Exercise
From the line that includes "IPHONE 17E USER" to the last line of the records that follow, copy every line exactly and nothing more, omitting pictures.
####################
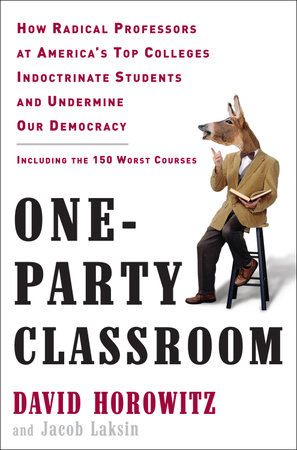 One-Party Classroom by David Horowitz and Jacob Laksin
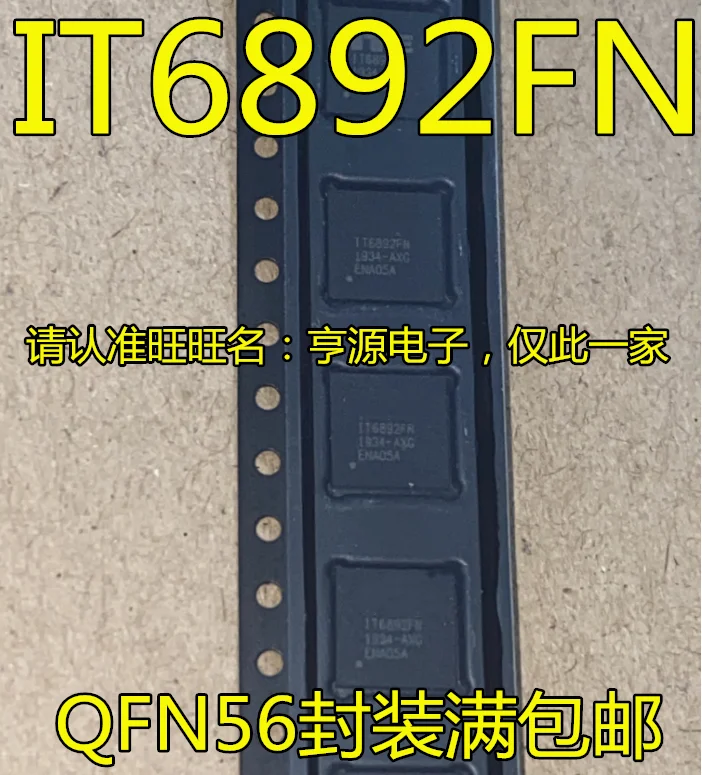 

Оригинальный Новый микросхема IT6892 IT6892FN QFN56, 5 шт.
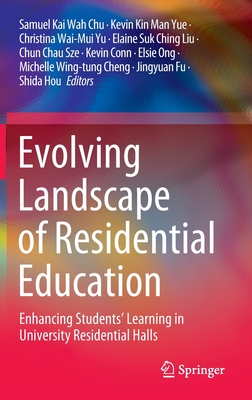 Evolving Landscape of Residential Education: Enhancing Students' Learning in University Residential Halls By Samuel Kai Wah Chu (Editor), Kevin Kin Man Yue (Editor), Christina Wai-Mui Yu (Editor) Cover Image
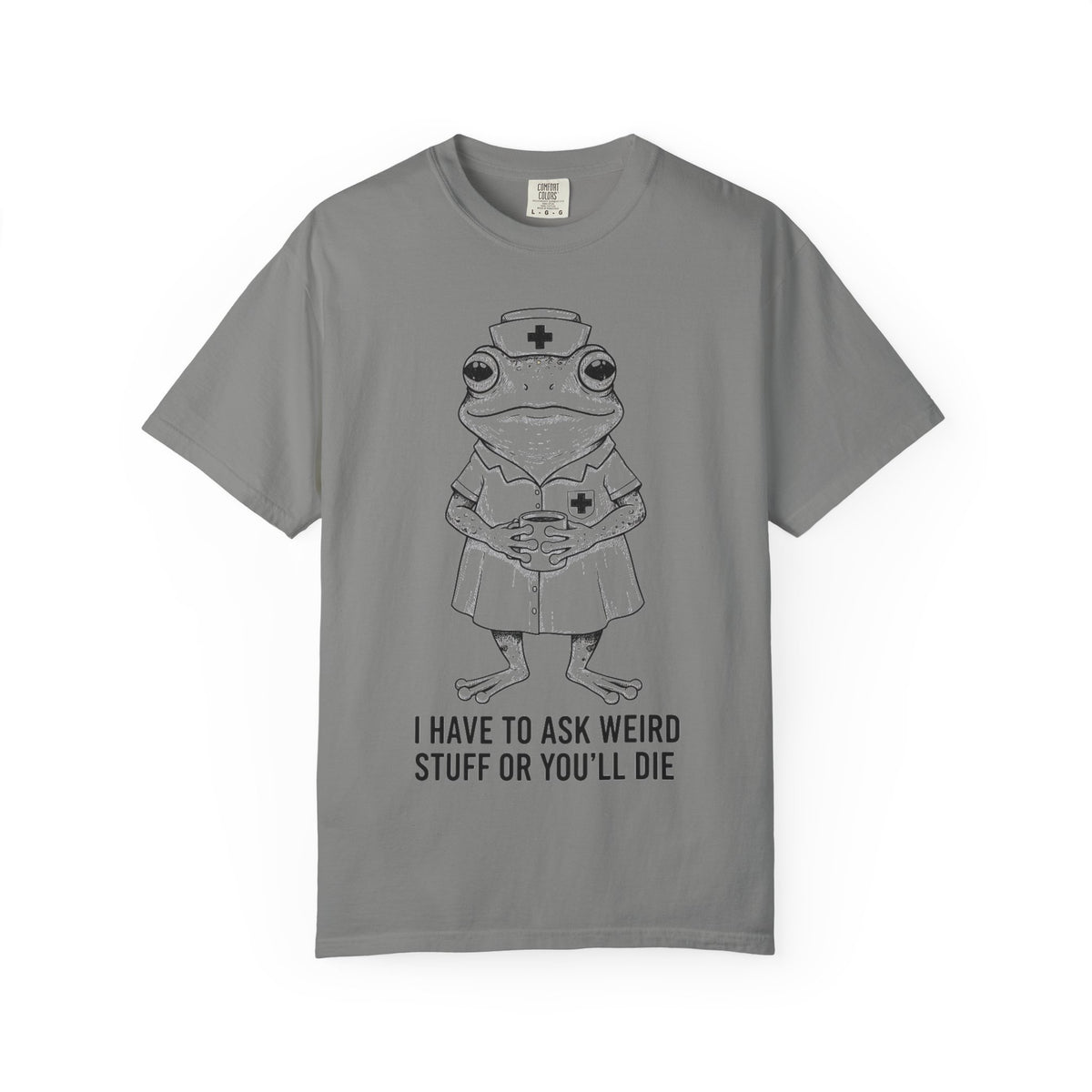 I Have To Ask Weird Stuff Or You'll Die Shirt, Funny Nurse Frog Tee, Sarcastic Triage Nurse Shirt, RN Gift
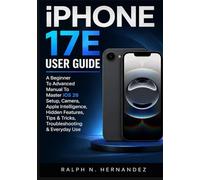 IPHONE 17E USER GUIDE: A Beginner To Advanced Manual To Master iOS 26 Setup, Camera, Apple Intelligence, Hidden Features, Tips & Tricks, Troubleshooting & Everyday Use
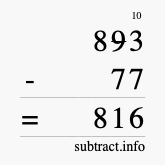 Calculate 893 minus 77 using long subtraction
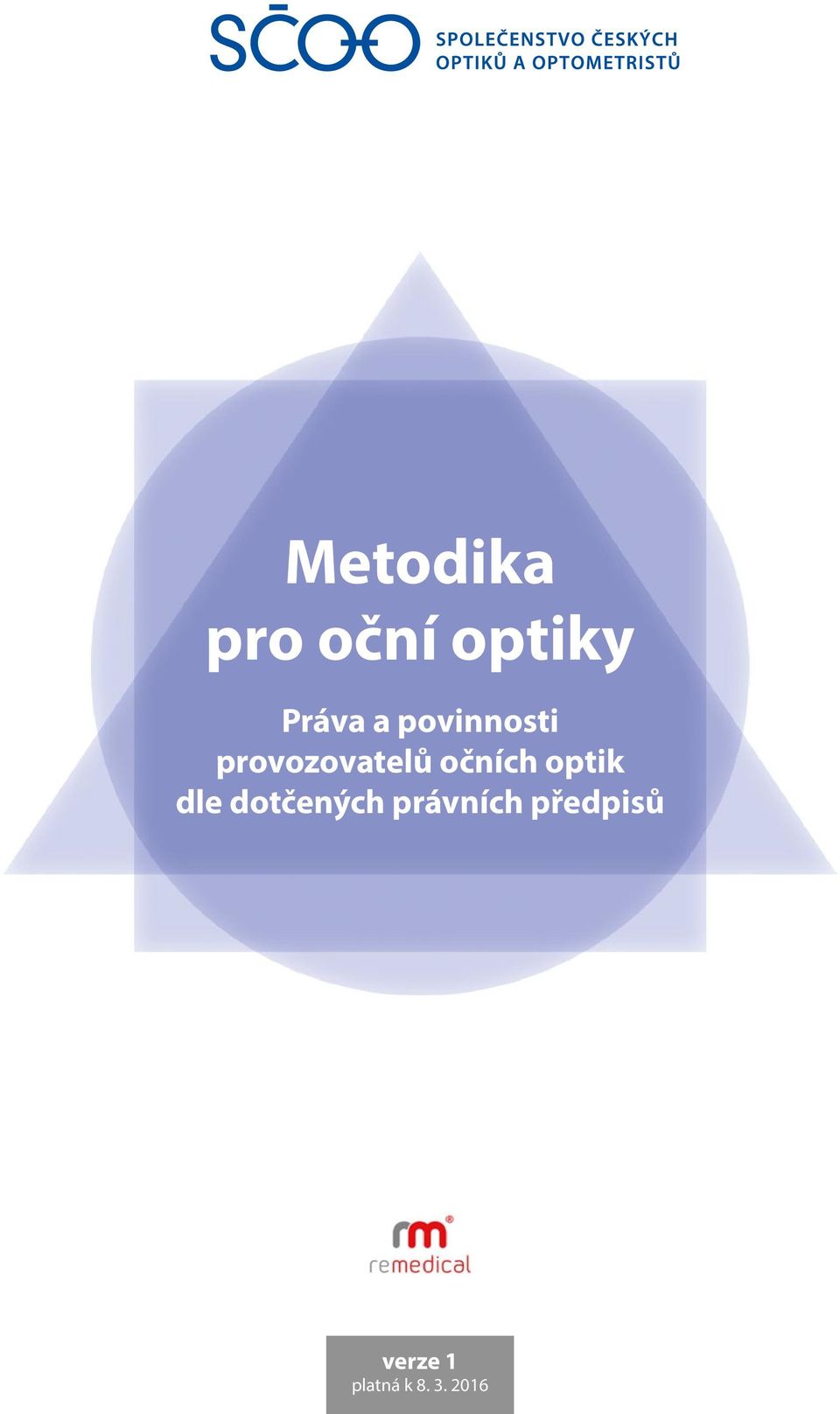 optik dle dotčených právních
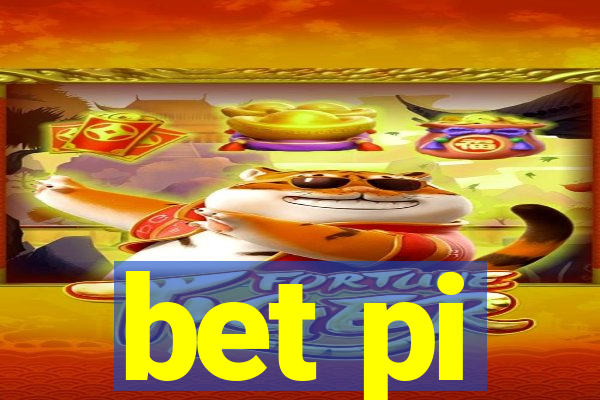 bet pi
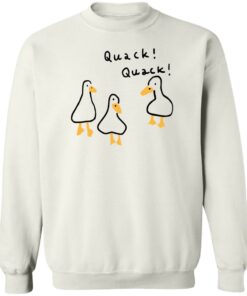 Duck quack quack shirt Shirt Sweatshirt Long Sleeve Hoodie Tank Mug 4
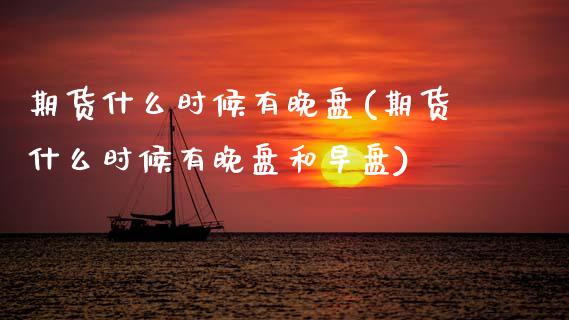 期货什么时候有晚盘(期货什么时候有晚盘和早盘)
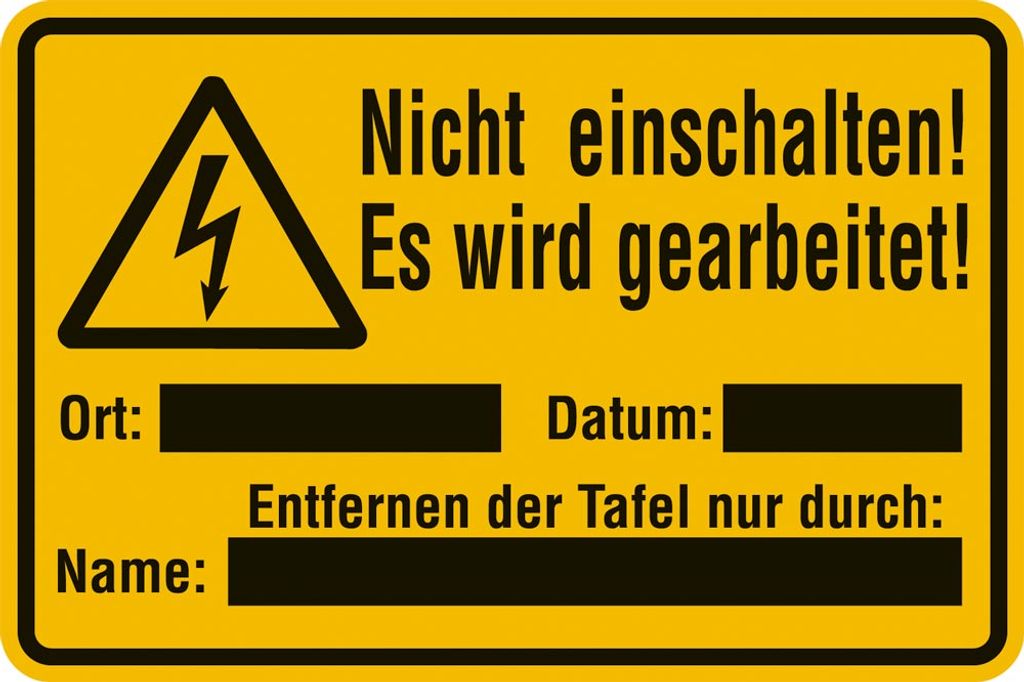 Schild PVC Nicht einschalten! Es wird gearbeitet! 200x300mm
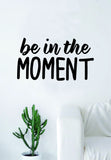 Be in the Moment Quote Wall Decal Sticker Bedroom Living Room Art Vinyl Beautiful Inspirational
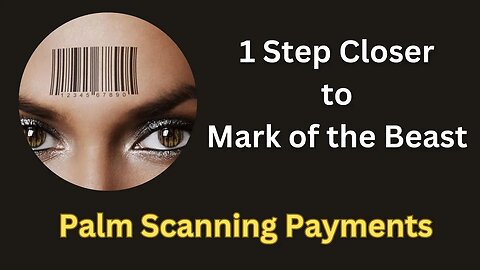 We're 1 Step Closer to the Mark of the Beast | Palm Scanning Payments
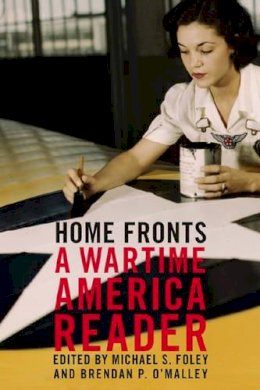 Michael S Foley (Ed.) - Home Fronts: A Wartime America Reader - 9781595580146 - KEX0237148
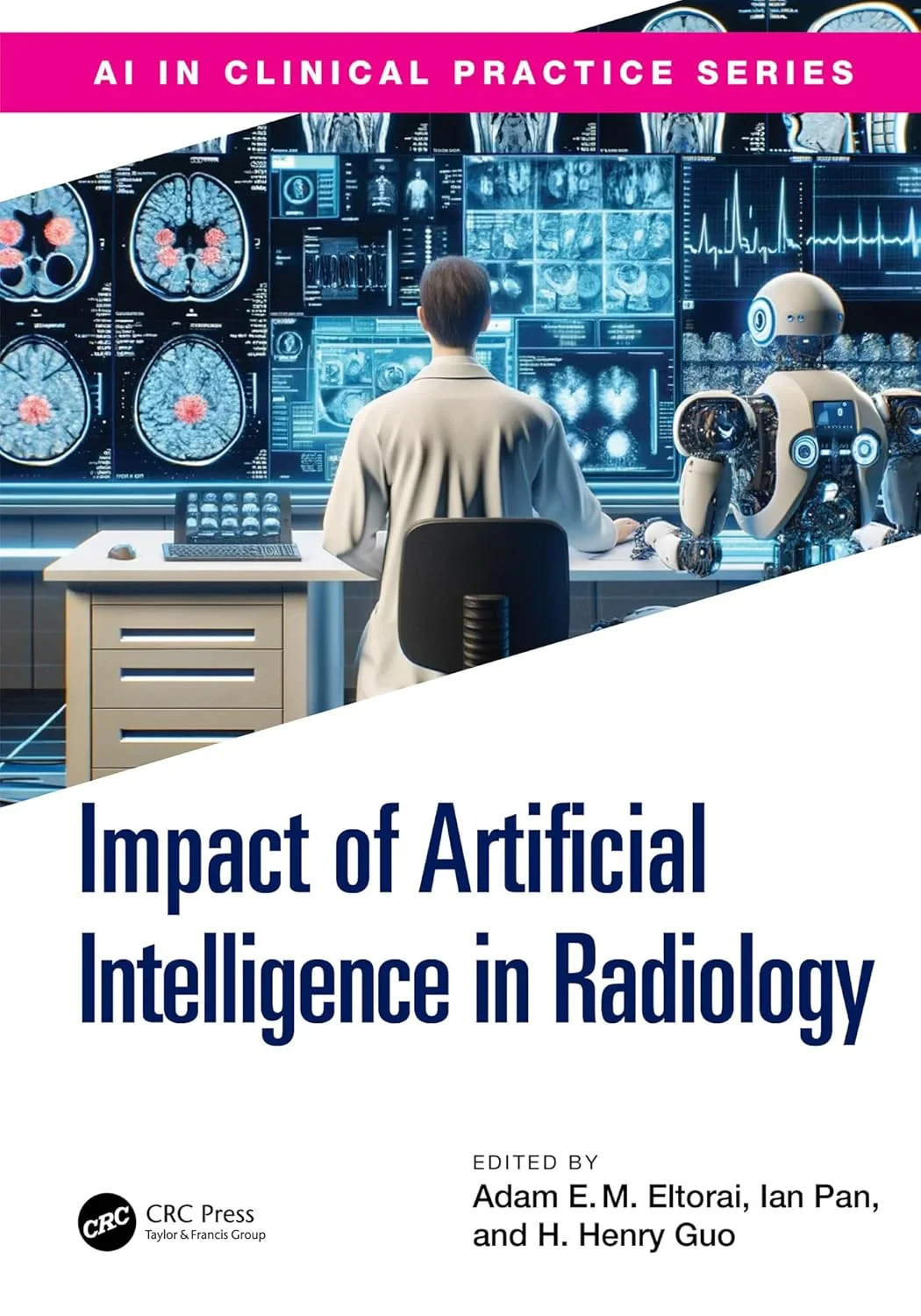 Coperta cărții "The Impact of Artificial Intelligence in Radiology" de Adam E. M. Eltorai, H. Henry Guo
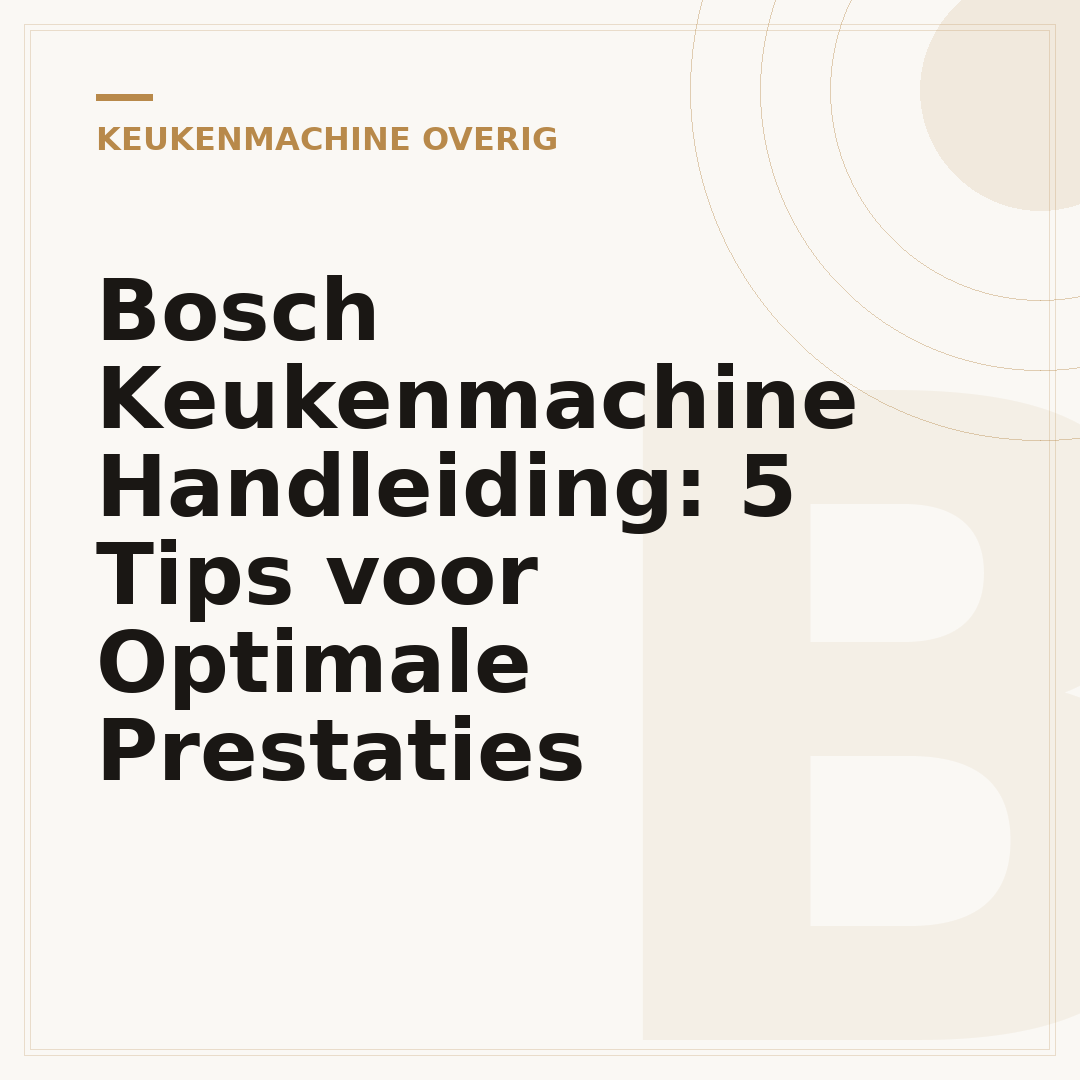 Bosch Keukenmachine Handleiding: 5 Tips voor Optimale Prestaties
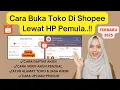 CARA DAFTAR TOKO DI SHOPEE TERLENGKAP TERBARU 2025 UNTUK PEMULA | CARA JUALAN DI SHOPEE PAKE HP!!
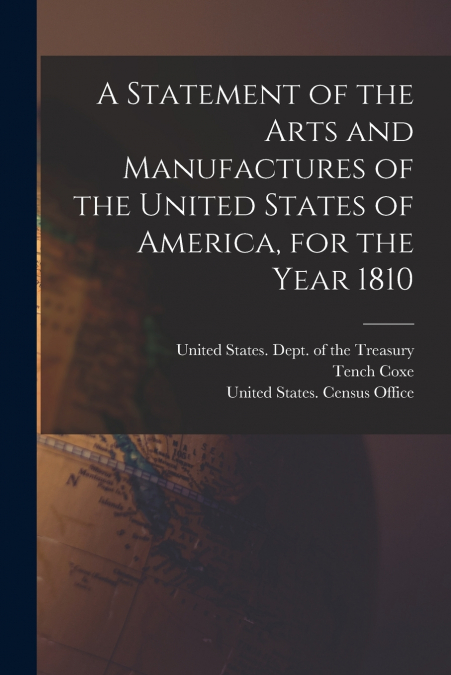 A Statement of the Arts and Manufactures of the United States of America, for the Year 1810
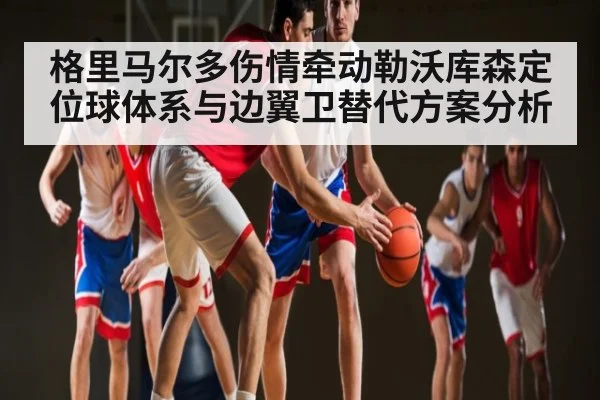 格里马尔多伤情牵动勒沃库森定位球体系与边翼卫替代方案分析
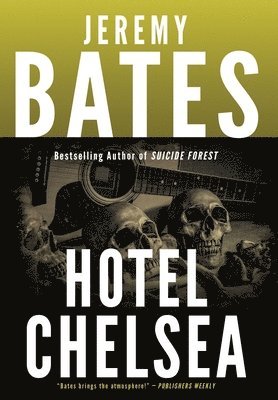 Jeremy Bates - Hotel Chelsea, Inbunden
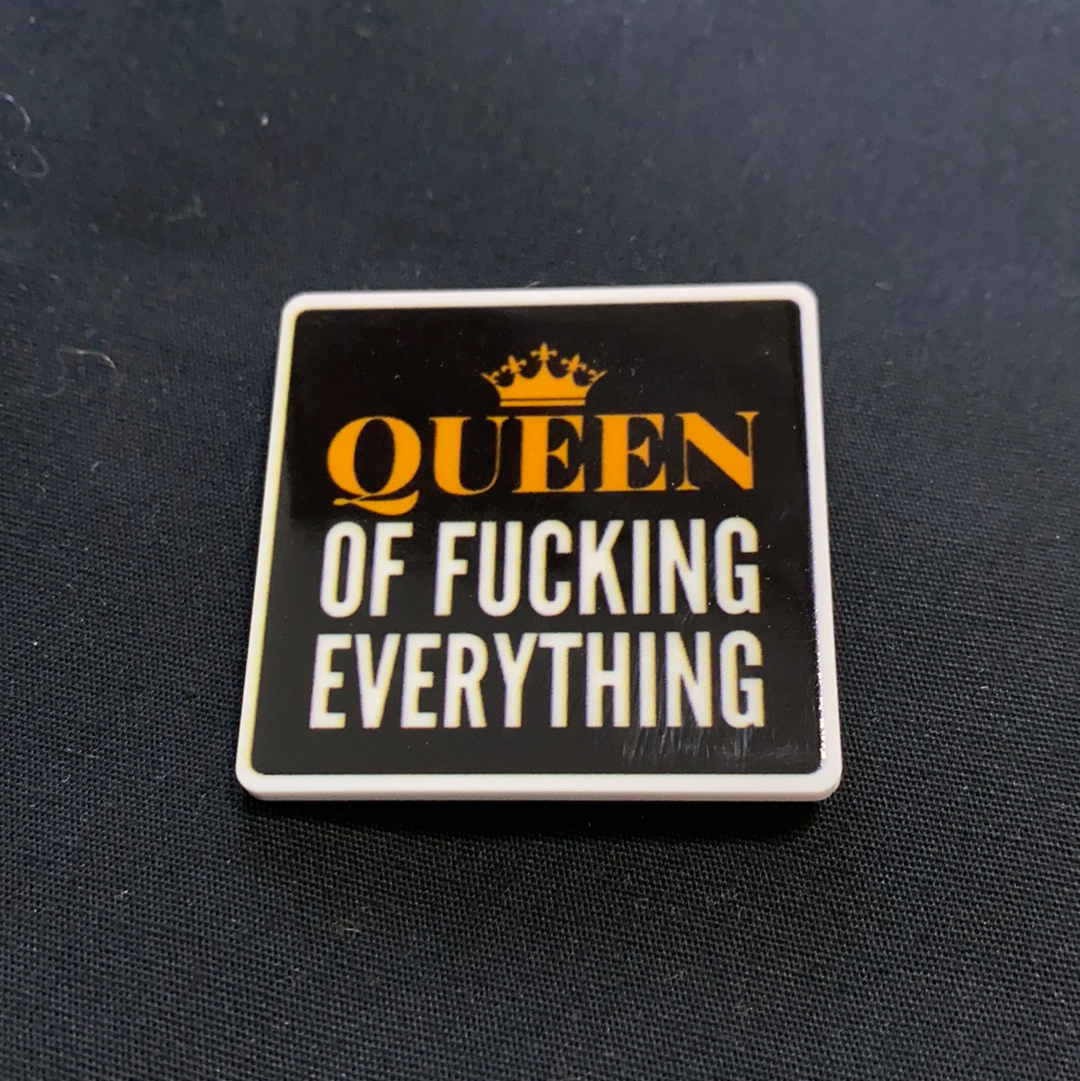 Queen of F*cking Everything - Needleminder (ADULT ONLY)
####################
Result of the task
 IPHONE 17E USER GUIDE: A Beginner To Advanced Manual To Master iOS 26 Setup, Camera, Apple Intelligence, Hidden Features, Tips & Tricks, Troubleshooting & Everyday Use
 Calculate 893 minus 77 using long subtraction
 optik dle dotčených právních
 bet pi
 Duck quack quack shirt Shirt Sweatshirt Long Sleeve Hoodie Tank Mug 4
 期货什么时候有晚盘(期货什么时候有晚盘和早盘)
 Schild PVC Nicht einschalten! Es wird gearbeitet! 200x300mm
 Be in the Moment Quote Wall Decal Sticker Bedroom Living Room Art Vinyl Beautiful Inspirational
 We're 1 Step Closer to the Mark of the Beast | Palm Scanning Payments
 Michael S Foley (Ed.) - Home Fronts: A Wartime America Reader - 9781595580146 - KEX0237148
 Coperta cărții "The Impact of Artificial Intelligence in Radiology" de Adam E. M. Eltorai, H. Henry Guo
 Bosch Keukenmachine Handleiding: 5 Tips voor Optimale Prestaties
 CARA DAFTAR TOKO DI SHOPEE TERLENGKAP TERBARU 2025 UNTUK PEMULA | CARA JUALAN DI SHOPEE PAKE HP!!
 A Statement of the Arts and Manufactures of the United States of America, for the Year 1810
 格里马尔多伤情牵动勒沃库森定位球体系与边翼卫替代方案分析
 Jeremy Bates - Hotel Chelsea, Inbunden
 Queen of F*cking Everything - Needleminder (ADULT ONLY)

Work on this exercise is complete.